Church at Blaye

Today the Floirac church decamped to Blaye to meet with the Blaye church at Chateau Segonzac (the proprietor belongs to the Blaye church).

The service was helpful. We sang 'He is exalted', 'Holy, Holy, Holy', 'Thine be the glory', and some that don't exist in English. (We will have to memorise the Lord's prayer and a song they use for grace).

The service was followed by a fellowship lunch with lots of slightly unrecognisable food, plus our sausage rolls.

The chateau is beautiful and the proprietor is working on producing a proper Blaye wine with all the normal complexity but only half the alcohol. The law forbids anything that weak from being called wine, so it's known as Lir. Watch out for it in Waitrose if you're into that kind of thing.

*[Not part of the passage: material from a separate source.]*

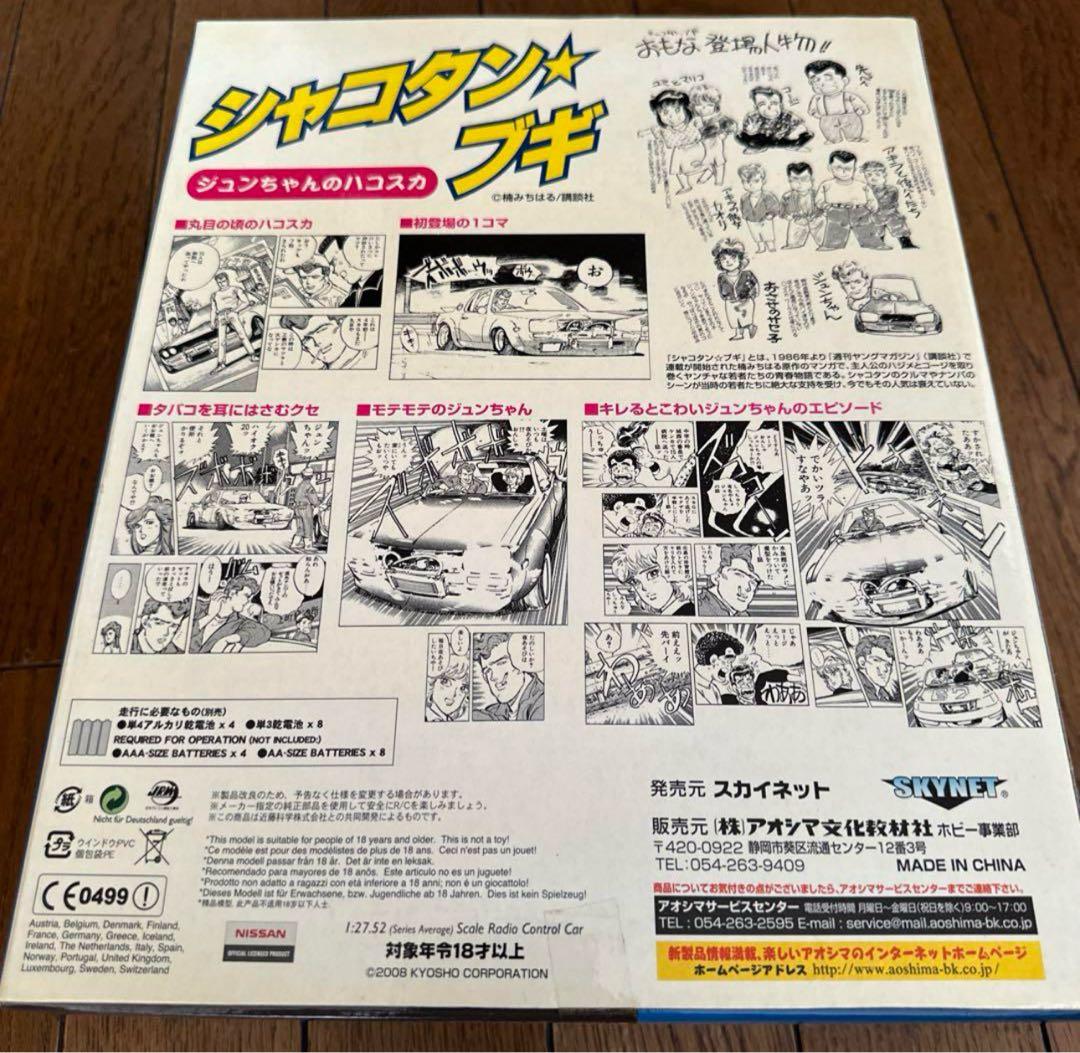 ミニッツ　京商　シャコタンブギ　ジュンちゃんのハコスカ（青）　レディセット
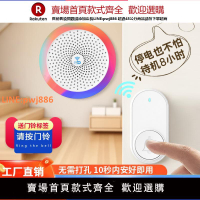 【高品質 超低價】智能門鈴家用無線超遠距離電子遙控wifi門玲插電入戶門老人呼叫器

Two women came to faith at the service - a real cause for rejoicing to Sammy and Carol. You wait a long time for conversions France.

The Blaye church has no pastor. Sammy preaches there almost once a fortnight. Other weeks they meet and share together or maybe a retired pastor can take the service.

The group needs systematic teaching, but it's quite small and the town has only about 5000 people. Would it be right to put a missionary pastor into that situation? Could a church there realistically become self-financing in the France of today? What is the right thing to do?